QUESTIONS ON THE MATERIAL —
(A) In the Dift documentation page below, what risk level does the example console output report?
(B) Return the stretch of the Dift documentation page below from "Example Console Output¶" through "(high, threshold 0.1)".
(C) Translate this sentence from the Dift documentation page below into Spanish: "Most examples in this documentation use datasets and configuration files located in the project's examples/ directory."

*** Opening PAGE TEXT ***

Install SQL Support¶

pip install sqlalchemy

Install PostgreSQL Driver¶

pip install psycopg2-binary

Install MySQL Driver¶

pip install pymysql

Install Redshift Dependencies¶

pip install sqlalchemy-redshift redshift-connector

Install Snowflake Support¶

pip install snowflake-sqlalchemy

Install BigQuery Support¶

pip install google-cloud-bigquery db-dtypes

Install DuckDB Support¶

pip install duckdb

GitHub Actions Example¶

name: Dift Validation

on:
  push:

jobs:
  validate:
    runs-on: ubuntu-latest

    steps:
      - uses: actions/checkout@v4

      - name: Install Dift
        run: pip install dift-cli

      - name: Run Validation
        run: |
          dift old.csv new.csv \
            --strict-exit-codes \
            --quiet \
            --no-color

Airflow Example¶

from airflow.operators.bash import BashOperator

validate = BashOperator(
    task_id="validate_data",
    bash_command="""
    dift old.csv new.csv \
      --strict-exit-codes
    """
)

ETL Validation Example¶

dift before.csv after.csv

ML Drift Monitoring Example¶

dift train_v1.csv train_v2.csv \
  --threshold 0.1

Production vs Staging Example¶

dift prod.csv staging.csv \
  --key id

Multi-Table Validation Example¶

dift batch \
  --old-dir warehouse_snapshot_1 \
  --new-dir warehouse_snapshot_2 \
  --report html

Historical Drift Monitoring Example¶

dift prod.csv staging.csv \
  --history

Example Console Output¶

╭─────────────────────────╮
│ Dift Dataset Comparison │
│ Risk Level: MEDIUM      │
╰─────────────────────────╯

Warnings

Numeric drift:
'revenue'
mean shift 900.00%
(high, threshold 0.1)

Outlier spike:
'revenue' increased by 100.00%
(high)

Categorical shift:
'segment' max frequency shift 60.00%
(high)

Example Directory Structure¶

Most examples in this documentation use datasets and configuration files located in the project's examples/ directory.

examples/
├── old.csv
├── new.csv
├── old.parquet
├── new.parquet
├── old.xlsx
├── new.xlsx
├── old.json
├── new.json
├── old_drift.csv
├── new_drift.csv
├── config_sample.yaml
├── config_sample.toml
├── config_sample.json
├── config_thresholds.yaml
├── config_env.yaml
└── warehouse.duckdb

*** Closing PAGE TEXT ***
*** Opening AVAILABLE DATA ***

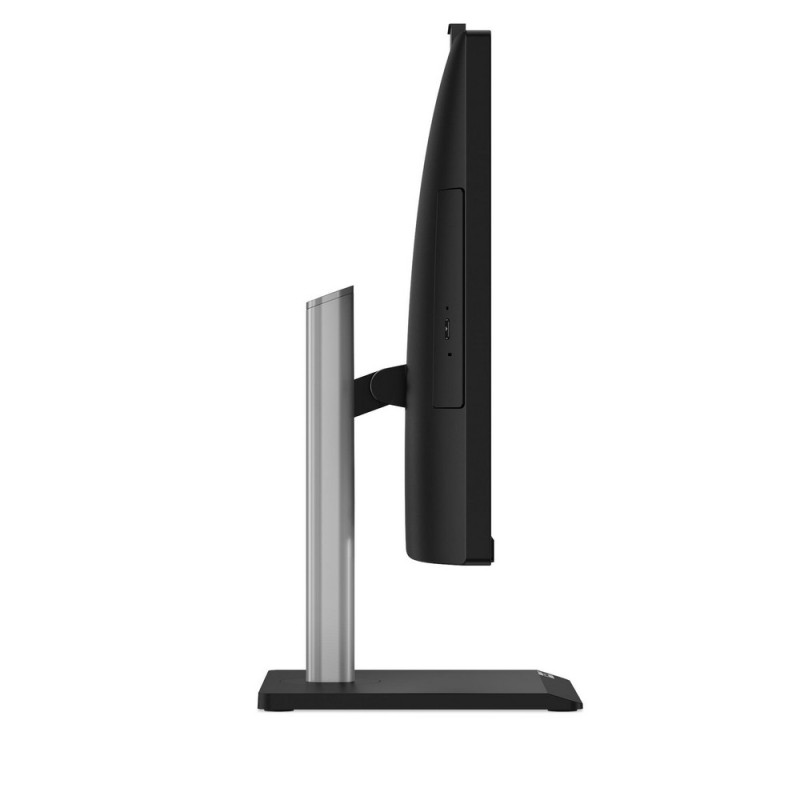 Lenovo AiO ThinkCentre neo 30a 24 Gen 4 / 12K0000AGE-02 / i5 / 16GB / SSD 1TB / Intel UHD / FullHD / Win 11 Pro / Czarny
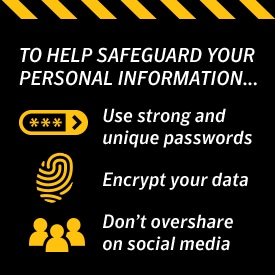img-personal-information-should-you-safeguard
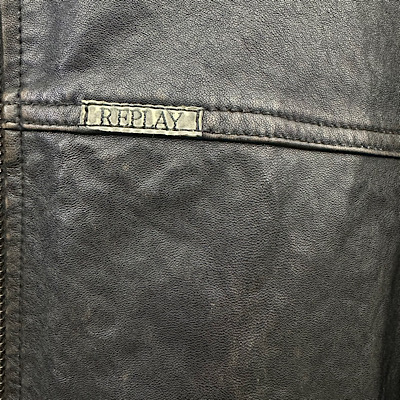 �yWAX�������U�[�W���P�b�g�zM8457*121�摜9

*** Closing AVAILABLE DATA ***

EXERCISE SOLUTIONS —
(A) MEDIUM

(B)
Example Console Output¶

╭─────────────────────────╮
│ Dift Dataset Comparison │
│ Risk Level: MEDIUM      │
╰─────────────────────────╯

Warnings

Numeric drift:
'revenue'
mean shift 900.00%
(high, threshold 0.1)

(C) La mayoría de los ejemplos de esta documentación utilizan conjuntos de datos y archivos de configuración ubicados en el directorio examples/ del proyecto.